A useful pattern: a "prompt review" process similar to code review, with the right reviewers for each domain. Voice changes get content's review. Logic changes get engineering's review. Domain-specific content gets the expert's review.
For sensitive use cases (legal, medical, financial), prompts may need formal review and sign-off. Build the process accordingly.
A 90-day prompt maturity plan
For teams moving from "prompts are strings in code" to "prompts are managed infrastructure":
Days 1-30: Foundation.
- Extract all prompts to dedicated files in source control.
- Establish the 3-layer pattern (system / developer / user).
- Build a simple templating layer.
- Set up basic logging of prompts and responses.
Days 31-60: Evaluation.
- Build eval suites for the top 5 prompts.
- Run evals on prompt changes (manually first).
- Set up CI integration for evals (auto-run on PRs).
Days 61-90: Operations.
- Implement prompt versioning (database or service).
- Add A/B test capability for at least one critical prompt.
- Build dashboards for production prompt quality.
- Establish review process for prompt changes.
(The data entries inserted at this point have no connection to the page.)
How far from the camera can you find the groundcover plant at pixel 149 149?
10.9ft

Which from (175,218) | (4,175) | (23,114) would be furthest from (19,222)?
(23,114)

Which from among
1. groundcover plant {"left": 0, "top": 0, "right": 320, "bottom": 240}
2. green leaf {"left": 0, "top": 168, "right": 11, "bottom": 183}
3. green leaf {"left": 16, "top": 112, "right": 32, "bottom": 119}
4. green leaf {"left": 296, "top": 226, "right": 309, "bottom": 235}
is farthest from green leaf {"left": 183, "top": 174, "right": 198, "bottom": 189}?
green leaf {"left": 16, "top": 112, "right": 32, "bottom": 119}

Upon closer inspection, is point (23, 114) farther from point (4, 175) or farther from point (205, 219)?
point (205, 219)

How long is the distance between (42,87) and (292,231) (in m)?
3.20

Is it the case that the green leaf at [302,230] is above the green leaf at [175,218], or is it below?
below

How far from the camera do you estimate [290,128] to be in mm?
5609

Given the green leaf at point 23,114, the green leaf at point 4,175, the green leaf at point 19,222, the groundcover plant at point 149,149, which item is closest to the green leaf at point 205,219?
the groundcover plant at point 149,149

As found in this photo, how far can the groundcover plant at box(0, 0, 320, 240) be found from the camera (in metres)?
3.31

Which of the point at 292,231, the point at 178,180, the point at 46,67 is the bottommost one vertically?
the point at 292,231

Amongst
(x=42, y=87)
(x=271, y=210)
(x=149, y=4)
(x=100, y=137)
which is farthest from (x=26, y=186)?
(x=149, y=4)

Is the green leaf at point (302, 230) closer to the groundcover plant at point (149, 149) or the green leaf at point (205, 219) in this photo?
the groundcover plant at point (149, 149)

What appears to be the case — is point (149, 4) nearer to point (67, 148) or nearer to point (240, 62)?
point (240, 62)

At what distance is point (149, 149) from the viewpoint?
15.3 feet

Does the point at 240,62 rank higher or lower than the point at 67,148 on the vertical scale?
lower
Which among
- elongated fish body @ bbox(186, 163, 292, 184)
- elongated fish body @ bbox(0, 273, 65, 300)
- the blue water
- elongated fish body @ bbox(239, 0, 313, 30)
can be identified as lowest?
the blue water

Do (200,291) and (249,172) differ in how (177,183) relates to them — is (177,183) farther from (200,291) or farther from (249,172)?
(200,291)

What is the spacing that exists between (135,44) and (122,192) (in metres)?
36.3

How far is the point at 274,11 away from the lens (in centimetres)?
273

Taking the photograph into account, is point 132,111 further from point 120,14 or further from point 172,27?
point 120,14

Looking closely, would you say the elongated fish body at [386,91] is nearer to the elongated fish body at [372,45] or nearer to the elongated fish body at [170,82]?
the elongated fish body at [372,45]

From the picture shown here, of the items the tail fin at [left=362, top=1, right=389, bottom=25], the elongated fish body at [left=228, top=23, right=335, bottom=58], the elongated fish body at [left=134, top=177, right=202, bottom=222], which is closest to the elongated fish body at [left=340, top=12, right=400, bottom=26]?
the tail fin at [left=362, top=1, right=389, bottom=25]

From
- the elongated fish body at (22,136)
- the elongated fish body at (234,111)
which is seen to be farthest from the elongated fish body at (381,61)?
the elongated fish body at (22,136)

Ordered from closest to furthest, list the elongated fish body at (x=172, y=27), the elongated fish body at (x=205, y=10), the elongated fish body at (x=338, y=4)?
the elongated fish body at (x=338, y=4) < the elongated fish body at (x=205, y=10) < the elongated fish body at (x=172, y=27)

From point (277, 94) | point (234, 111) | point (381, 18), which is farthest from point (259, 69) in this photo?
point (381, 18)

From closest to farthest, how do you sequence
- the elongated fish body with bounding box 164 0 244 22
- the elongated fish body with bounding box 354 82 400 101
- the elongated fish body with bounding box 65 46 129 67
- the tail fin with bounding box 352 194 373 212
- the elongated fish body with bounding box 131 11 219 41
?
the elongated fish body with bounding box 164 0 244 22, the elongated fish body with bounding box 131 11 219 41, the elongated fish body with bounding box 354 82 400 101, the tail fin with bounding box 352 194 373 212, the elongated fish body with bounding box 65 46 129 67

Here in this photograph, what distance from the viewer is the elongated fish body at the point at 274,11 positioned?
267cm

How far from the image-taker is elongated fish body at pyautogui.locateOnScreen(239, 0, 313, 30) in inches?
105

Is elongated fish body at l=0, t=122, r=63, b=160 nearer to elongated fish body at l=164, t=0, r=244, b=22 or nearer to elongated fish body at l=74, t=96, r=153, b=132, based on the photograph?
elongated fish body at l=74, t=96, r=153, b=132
After 90 days, prompts are managed infrastructure. Changes are deliberate, testable, reviewable, rollback-able. Quality is measurable. Drift is detectable.
The takeaway
Production prompts aren't strings. They're a layered system with discipline around versioning, templating, evaluation, and observability.
The three-layer architecture (system / developer / user) separates concerns and keeps prompts maintainable. Templating prevents fragility. Source control or a prompt service provides version history. Evals gate changes. Observability catches what evals miss.
This isn't optional in serious production work. Teams that skip these steps end up with prompt chaos — strings scattered through code, no idea what version is in production, no measurement of quality, and constant unexplained behavioral changes.
Teams that invest in prompt infrastructure end up with AI behavior that's controllable, measurable, and improvable. That's the difference between a feature that ages well and one that becomes technical debt.
Start with the architecture. Everything else gets easier.